Набор заданий:
A – Где, согласно исходному тексту, спит пан Эдвард?
B – Сколько строк записей содержат слово «step»? Укажите только число.

Конституция N2

Алексей Станиславович Петров
You say you’ll change the constitution
Well you know
We’d all love to change your head
You tell me it’s the institution
Well you know
You better free your mind instead

J. Lennon «Revolution 1»


В восемь часов утра меня будит телефонный звонок. Аппарат стоит в той комнате, которую писатель Э. Куровский предоставил нам с женой в Варшаве. Сам пан Эдвард спит в соседней, в «кабинете», который одновременно служит и спальней.

Понимая, что хозяин дома не успеет быстро добраться до телефона, я беру трубку и, чтобы не вводить в замешательство своего невидимого польского собеседника, произношу намеренно с польским акцентом:
–Халё.
–Пан Эдвард? – интересуются на том конце провода.

Ну вот, придётся продолжать диалог по-польски.
–Не, то не ест пан Эдвард (Нет, это не пан Эдвард), – отвечаю я.


Невольно вспомнился фрагмент из книги Эдварда Куровского «Высокое небо»:
«Поднимаю трубку и слышу  женский голос:
-Это Иван Петрович?
Отвечаю, что нет, не он, и только тогда до меня доходит, что я в гостинице, далеко от дома, и тотчас вспоминаю вчерашний полёт на высоте десяти тысяч метров в залитом солнцем и дрожащем от холода авиалайнере. […]
Поворачиваюсь к телефону (он опять трезвонит), и снова женский голос спрашивает Ивана Петровича.
-Я никакого Ивана Петровича не знаю, — отвечаю ей по-русски.
-Когда будет?
-И когда будет, не знаю.
-Как это так? Пожалуйста, без шуток.

Сохранённые записи:
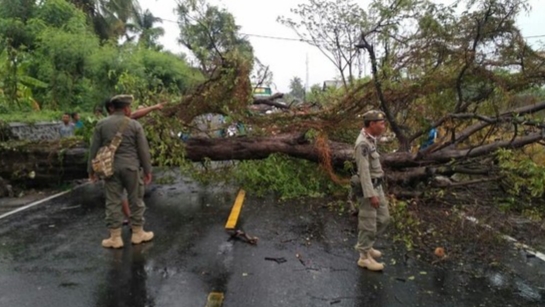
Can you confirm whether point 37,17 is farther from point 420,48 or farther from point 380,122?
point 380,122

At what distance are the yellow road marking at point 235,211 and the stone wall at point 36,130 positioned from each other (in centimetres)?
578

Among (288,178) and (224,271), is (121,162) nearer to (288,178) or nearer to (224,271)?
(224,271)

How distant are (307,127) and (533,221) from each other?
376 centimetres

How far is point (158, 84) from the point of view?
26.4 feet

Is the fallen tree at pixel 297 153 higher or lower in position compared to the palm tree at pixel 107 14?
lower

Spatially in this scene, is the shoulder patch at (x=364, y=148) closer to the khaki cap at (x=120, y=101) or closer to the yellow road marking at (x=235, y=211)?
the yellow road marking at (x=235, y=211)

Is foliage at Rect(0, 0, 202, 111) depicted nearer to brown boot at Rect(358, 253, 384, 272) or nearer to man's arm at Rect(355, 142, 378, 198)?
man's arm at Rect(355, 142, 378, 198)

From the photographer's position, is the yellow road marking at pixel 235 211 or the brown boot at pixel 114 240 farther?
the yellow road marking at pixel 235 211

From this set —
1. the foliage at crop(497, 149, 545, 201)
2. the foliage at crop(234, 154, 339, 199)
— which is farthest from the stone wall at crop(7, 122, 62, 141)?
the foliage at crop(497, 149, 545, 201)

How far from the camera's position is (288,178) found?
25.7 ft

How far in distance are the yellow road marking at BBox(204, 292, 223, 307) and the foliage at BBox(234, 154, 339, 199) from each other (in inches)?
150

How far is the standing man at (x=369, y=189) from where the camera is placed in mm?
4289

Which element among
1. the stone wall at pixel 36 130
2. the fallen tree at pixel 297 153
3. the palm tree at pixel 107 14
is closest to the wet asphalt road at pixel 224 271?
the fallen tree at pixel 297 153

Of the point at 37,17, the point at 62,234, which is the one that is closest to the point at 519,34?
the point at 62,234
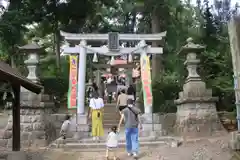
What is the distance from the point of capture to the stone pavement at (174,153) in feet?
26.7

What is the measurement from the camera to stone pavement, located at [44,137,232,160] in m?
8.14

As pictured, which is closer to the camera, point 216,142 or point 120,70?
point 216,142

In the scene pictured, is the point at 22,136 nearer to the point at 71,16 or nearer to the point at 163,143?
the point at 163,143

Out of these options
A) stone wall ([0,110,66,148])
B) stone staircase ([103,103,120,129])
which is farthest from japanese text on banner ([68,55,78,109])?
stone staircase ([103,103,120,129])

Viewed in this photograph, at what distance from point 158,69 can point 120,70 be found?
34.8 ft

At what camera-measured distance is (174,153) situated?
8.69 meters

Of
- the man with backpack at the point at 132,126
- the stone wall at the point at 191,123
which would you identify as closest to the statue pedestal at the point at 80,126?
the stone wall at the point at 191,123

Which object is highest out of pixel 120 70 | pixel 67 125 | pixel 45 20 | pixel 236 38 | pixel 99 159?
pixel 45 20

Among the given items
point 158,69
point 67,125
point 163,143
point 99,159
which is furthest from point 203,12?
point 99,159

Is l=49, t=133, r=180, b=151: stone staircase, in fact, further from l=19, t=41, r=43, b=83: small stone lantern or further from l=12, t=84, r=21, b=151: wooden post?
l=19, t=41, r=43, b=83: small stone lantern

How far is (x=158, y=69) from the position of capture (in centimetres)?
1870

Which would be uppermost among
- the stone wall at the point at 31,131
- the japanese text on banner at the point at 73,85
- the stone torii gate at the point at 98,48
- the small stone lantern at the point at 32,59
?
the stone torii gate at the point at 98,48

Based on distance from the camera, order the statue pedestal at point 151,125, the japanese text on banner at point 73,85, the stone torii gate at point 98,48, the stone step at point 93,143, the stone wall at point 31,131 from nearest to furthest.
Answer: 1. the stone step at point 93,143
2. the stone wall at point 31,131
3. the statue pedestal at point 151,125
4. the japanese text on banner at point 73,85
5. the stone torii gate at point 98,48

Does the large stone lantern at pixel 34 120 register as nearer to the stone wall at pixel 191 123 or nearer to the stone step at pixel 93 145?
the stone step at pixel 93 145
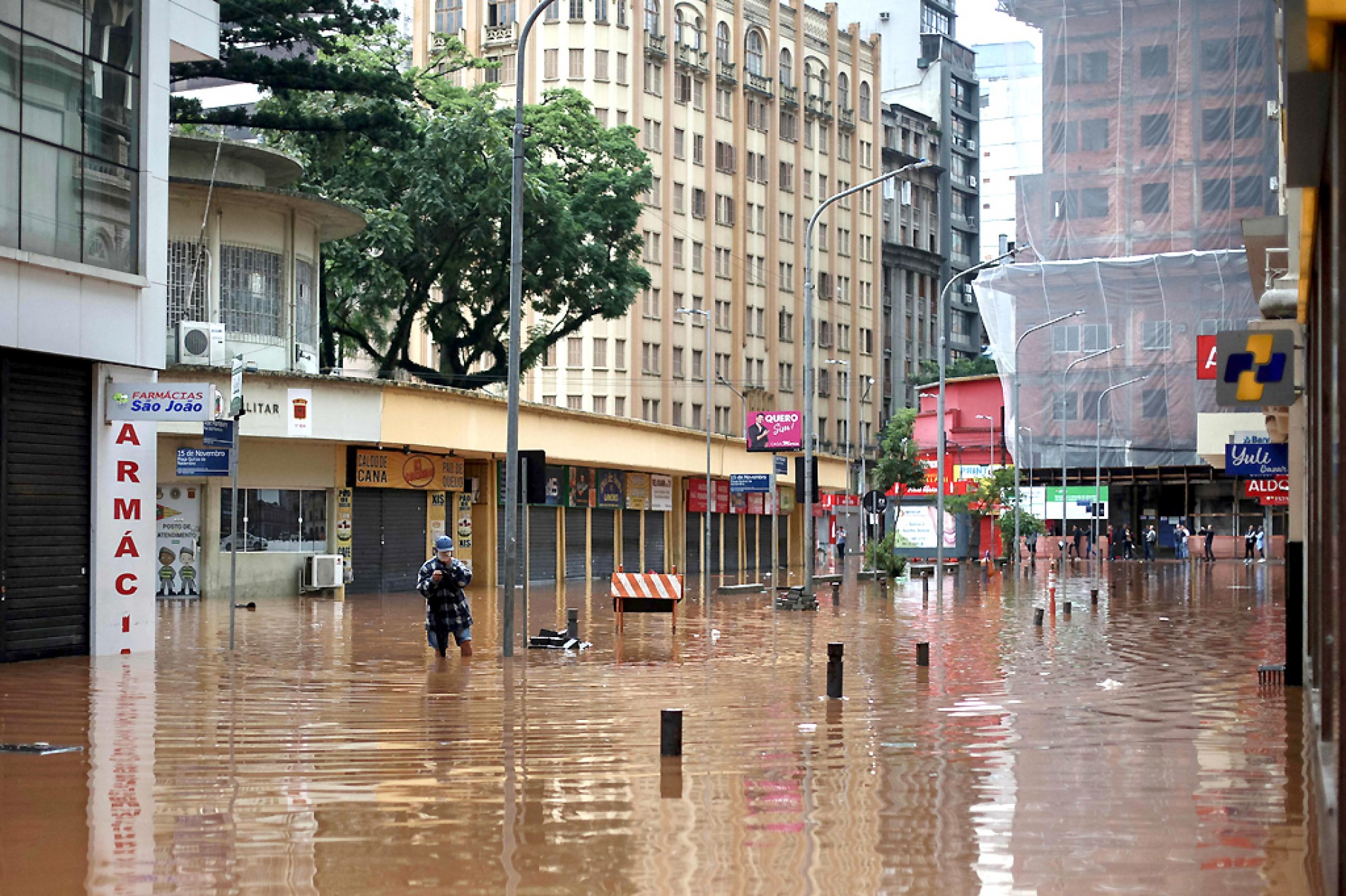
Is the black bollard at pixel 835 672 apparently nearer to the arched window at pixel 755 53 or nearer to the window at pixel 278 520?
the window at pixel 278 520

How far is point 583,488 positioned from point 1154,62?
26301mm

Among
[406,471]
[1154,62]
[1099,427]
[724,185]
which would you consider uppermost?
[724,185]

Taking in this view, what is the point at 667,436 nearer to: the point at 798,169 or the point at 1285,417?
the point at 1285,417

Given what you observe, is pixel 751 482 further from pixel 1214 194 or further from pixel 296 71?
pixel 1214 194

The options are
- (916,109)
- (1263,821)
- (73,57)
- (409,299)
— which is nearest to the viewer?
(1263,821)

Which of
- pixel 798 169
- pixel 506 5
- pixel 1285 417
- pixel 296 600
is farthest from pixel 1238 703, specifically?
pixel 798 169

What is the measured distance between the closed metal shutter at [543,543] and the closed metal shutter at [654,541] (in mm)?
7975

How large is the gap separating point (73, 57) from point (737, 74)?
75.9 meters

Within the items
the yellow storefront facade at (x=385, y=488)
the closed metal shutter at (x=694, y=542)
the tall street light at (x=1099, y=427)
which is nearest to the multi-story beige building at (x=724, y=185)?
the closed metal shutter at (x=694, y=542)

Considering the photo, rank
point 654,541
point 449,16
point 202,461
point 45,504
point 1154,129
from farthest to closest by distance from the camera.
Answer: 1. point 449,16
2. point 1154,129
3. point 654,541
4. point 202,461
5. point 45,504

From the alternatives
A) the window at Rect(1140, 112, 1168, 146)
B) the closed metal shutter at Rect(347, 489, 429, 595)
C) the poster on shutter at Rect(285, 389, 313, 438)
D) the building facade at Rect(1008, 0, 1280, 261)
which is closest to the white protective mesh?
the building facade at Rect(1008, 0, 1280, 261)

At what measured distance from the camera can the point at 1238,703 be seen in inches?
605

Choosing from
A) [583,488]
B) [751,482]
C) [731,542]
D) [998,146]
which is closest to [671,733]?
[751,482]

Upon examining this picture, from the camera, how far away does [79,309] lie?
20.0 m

* * *

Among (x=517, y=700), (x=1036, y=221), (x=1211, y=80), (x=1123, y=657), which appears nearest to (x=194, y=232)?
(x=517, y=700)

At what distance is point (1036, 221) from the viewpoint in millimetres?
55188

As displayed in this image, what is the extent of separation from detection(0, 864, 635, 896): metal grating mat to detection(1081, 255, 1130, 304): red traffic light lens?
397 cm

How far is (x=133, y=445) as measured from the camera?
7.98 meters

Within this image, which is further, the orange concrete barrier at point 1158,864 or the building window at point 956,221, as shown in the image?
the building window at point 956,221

Ответы к заданиям:
A – В соседней комнате, в «кабинете», который одновременно служит и спальней.

B – 4